They entered, his arm round her waist. The room smiled upon them its
quiet welcome; and Alice, whose heart had not half vented its fulness,
sat down to the instrument still to "talk love" in her own way.
But it was Saturday evening. Now every Saturday, Maltravers received
from the neighbouring town the provincial newspaper--it was his only
medium of communication with the great world. But it was not for that
communication that he always seized it with avidity, and fed on it with
interest. The county in which his father resided bordered on the shire
in which Ernest sojourned, and the paper included the news of that
familiar district in its comprehensive columns. It therefore satisfied
Ernest's conscience and soothed his filial anxieties to read from time
to time that "Mr. Maltravers was entertaining a distinguished party of
friends at his noble mansion of Lisle Court;" or that "Mr. Maltravers's
foxhounds had met on such a day at something copse;" or that, "Mr.

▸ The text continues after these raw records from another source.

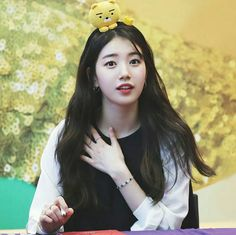 The only one of my life in the next few months. Hyuna Kim, Miss A Suzy, Kpop Hair, Attractive Girls, Bae Suzy, Korean Actresses, Girl Day, Celebs, Celebrities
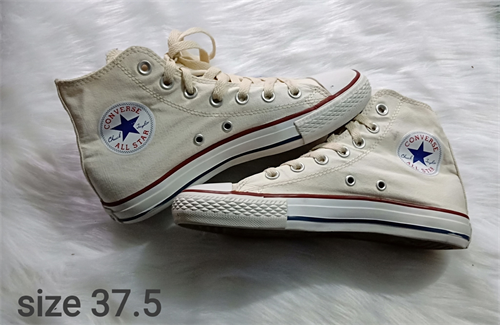 Giày converse cổ cao trắng size 37.5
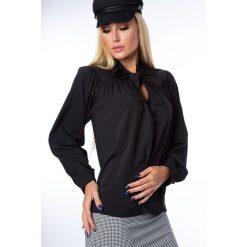 Bluzka trapezowa z wiązaniem czarna MP28496. Czarne bluzki z odkrytymi ramionami Fasardi, s. Za 39,00 zł.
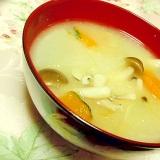 胡麻香る❤シメジと南瓜と大根のおみそ汁❤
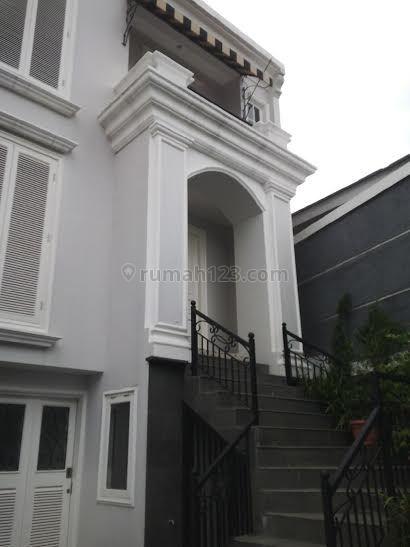 Rumah Cantik dalam Town House di Kalibata, Kalibata, Jakarta Selatan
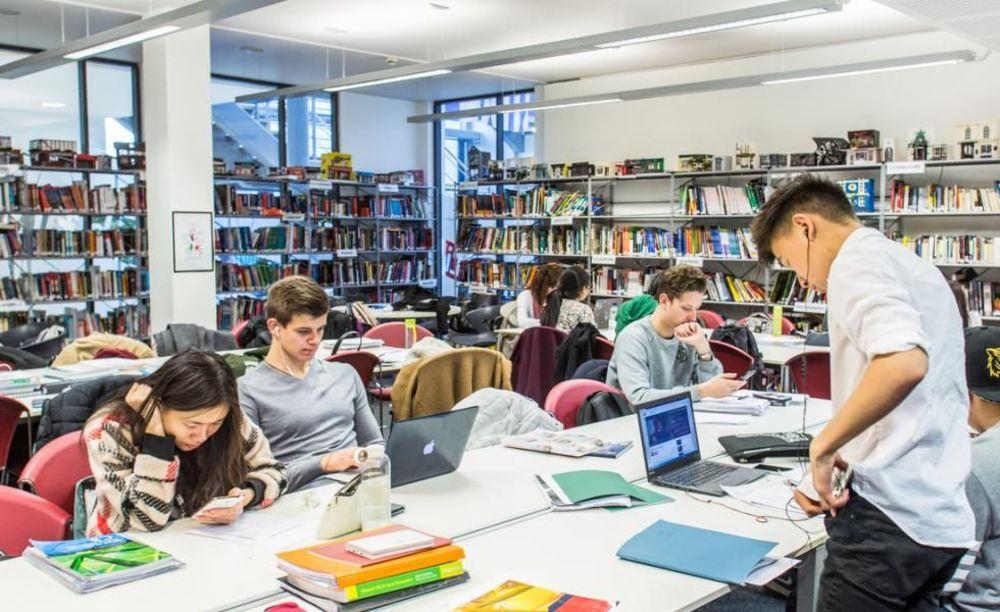 Бібліотека Bellerbys Brighton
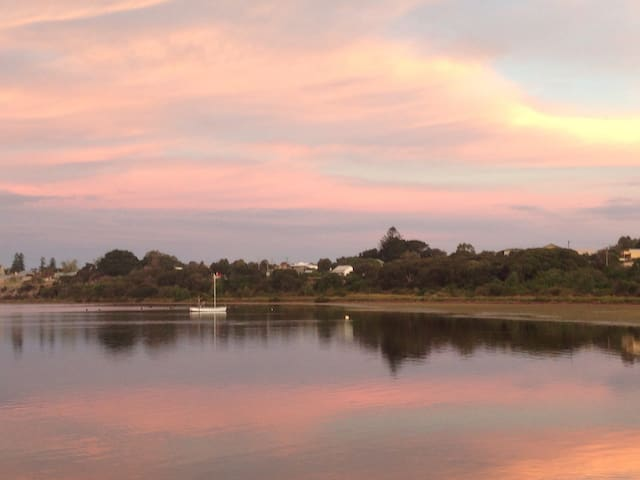 Queenscliff is Picture Perfect and only 1.5 hrs drive from Melbourne.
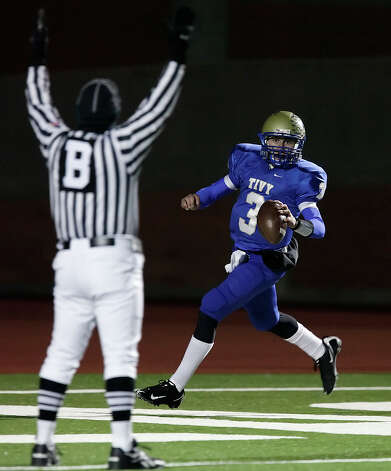 Kerrville-Tivy's Johnny Manziel (03) runs in for a touchdown against Calhoun during their Class 4A Div. II state quarterfinal game at Heroes Stadium on Friday, Dec. 4, 2009. Photo: Kin Man Hui, San Antonio Express-News / kmhui@express-news.net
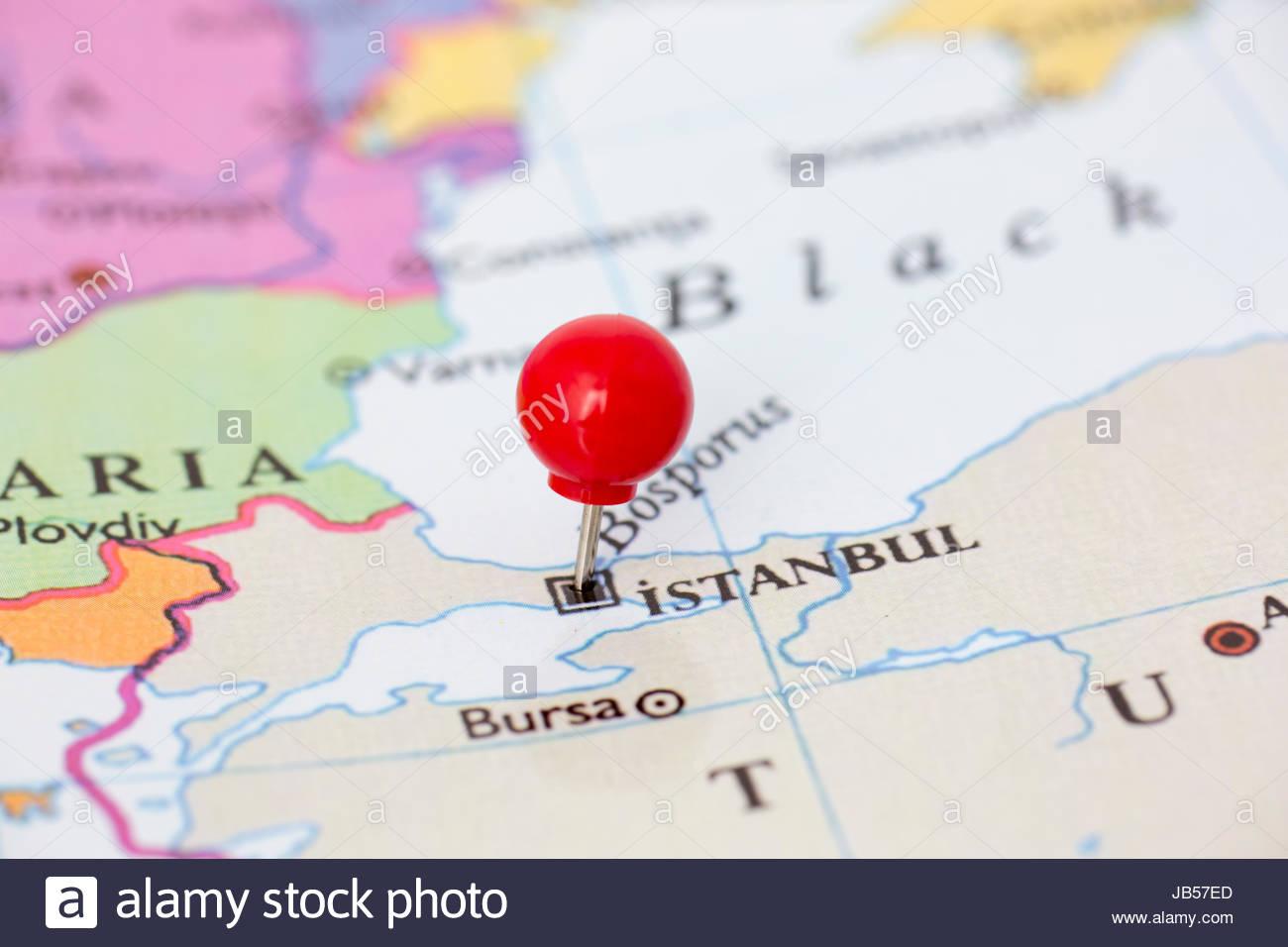 Molette Rouge Ronde Tack Pincé Par Ville D'istanbul Sur Une tout Carte Des Capitales De L Europe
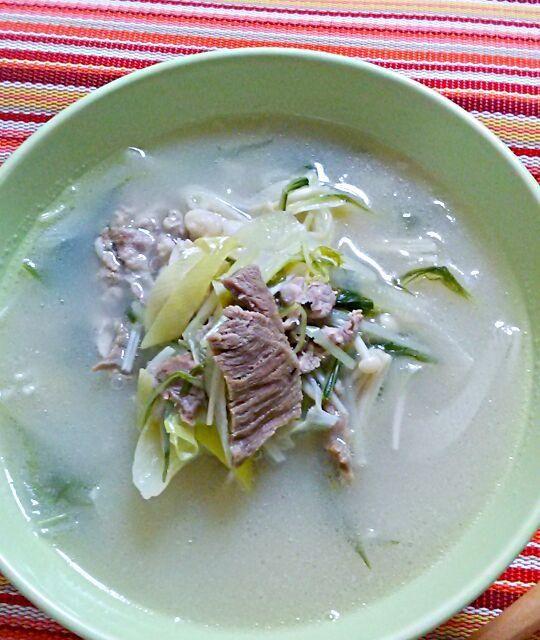 ここ2、3日関東は冷えております。 体調も変化しやすいので、朝から韓国スープいただきました。  市販スープの素ですぐ温かいです。( ´∀`) - 74件のもぐもぐ - ソルロンタン風の具だくさんスープ♪ by yukikimu0721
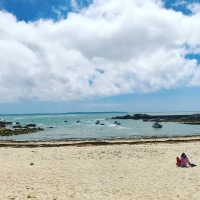 Avant l'affluence estivale, plaisir d'avoir la plage pour soi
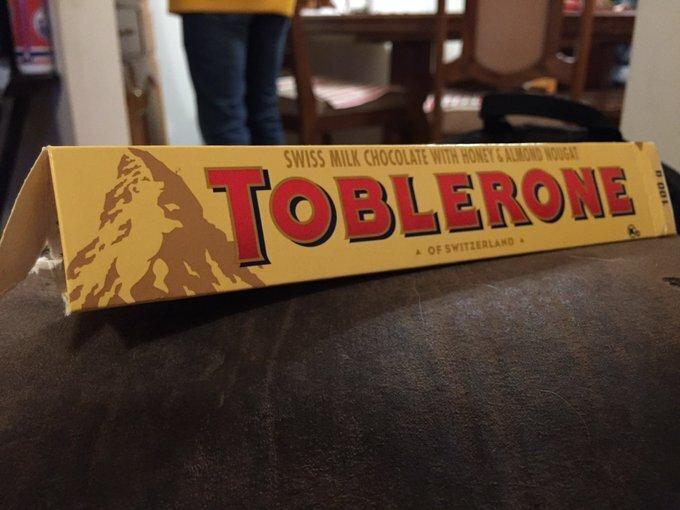 """""""Мой маленький сын сегодня спросил меня: """"А почему на шоколадке медведь?"""" Так я впервые узнала, что на логотипе шоколада Toblerone нарисован мишка. Присмотритесь - он стоит на задних лапах"""" Вот это ДА, интересно, любопытно, неожиданно, открытия, странные факты, удивительное рядом, факты"""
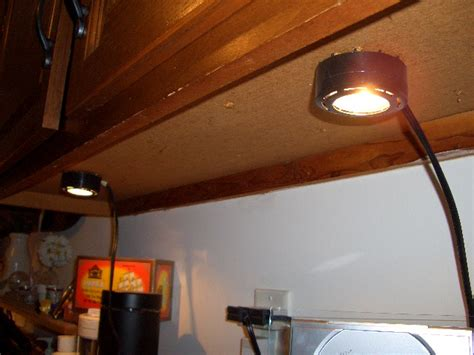 Under Cabinet Lighting Wiring Undercabinet How To Wire Cabinet Lighting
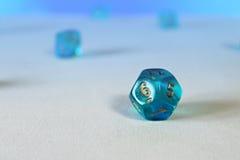 Błękitni gemowi kostka do gry d12 Fotografia Royalty Free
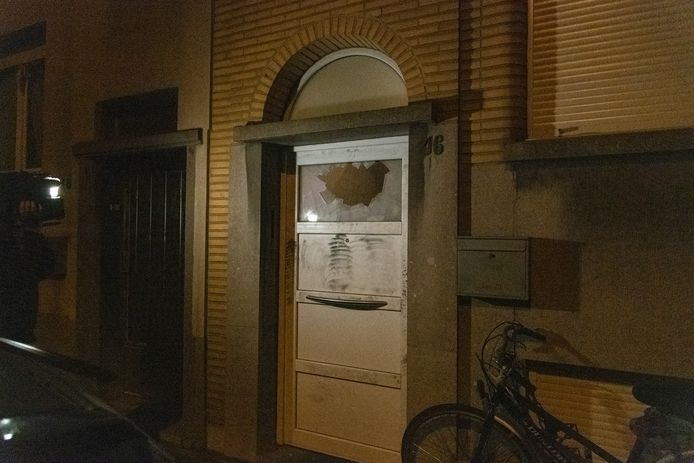 Het ingebroken raam waar de granaat door werd gegooid.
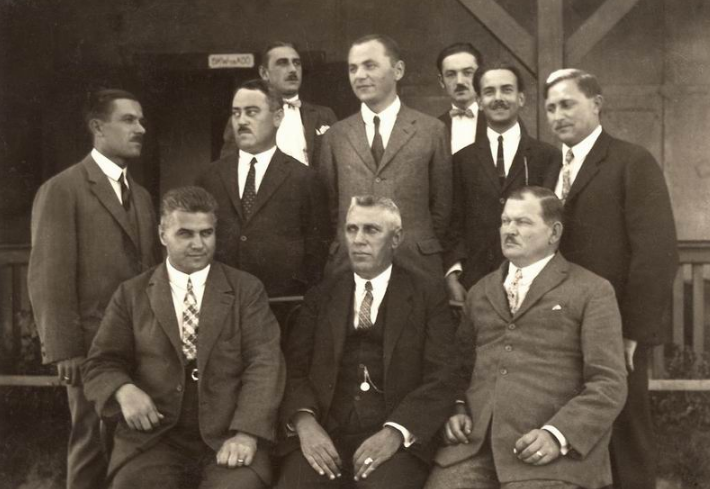 szikrataviro_szemelyzete_1923.PNG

Maltravers, with his usual munificence, had subscribed twenty guineas to
the new county gaol." . . . And as now Maltravers saw the expected paper
laid beside the hissing urn, he seized it eagerly, tore the envelope,
and hastened to the well-known corner appropriated to the paternal
district. The very first words that struck his eye were these:
ALARMING ILLNESS OF MR. MALTRAVERS.
"We regret to state that this exemplary and distinguished gentleman was
suddenly seized on Wednesday night with a severe spasmodic affection.
Dr. ------ was immediately sent for, who pronounced it to be gout in the
stomach. The first medical assistance from London has been summoned.
"Postscript.--We have just learned, in answer to our inquiries at Lisle
Court, that the respected owner is considerably worse: but slight hopes
are entertained of his recovery. Captain Maltravers, his eldest son and
heir, is at Lisle Court. An express has been despatched in search of
Mr. Ernest Maltravers, who, involved by his high English spirit in some
dispute with the authorities of a despotic government, had suddenly
disappeared from Gottingen, where his extraordinary talents had highly
distinguished him. He is supposed to be staying at Paris."
The paper dropped on the floor. Ernest threw himself back on the chair,
and covered his face with his hands.
Alice was beside him in a moment. He looked up, and caught her wistful
and terrified gaze. "Oh, Alice!" he cried, bitterly, and almost pushing
her away, "if you could but guess my remorse!" Then springing on his
feet, he hurried from the room.
Presently the whole house was in commotion. The gardener, who was
always in the house about supper-time, flew to the town for post-horses.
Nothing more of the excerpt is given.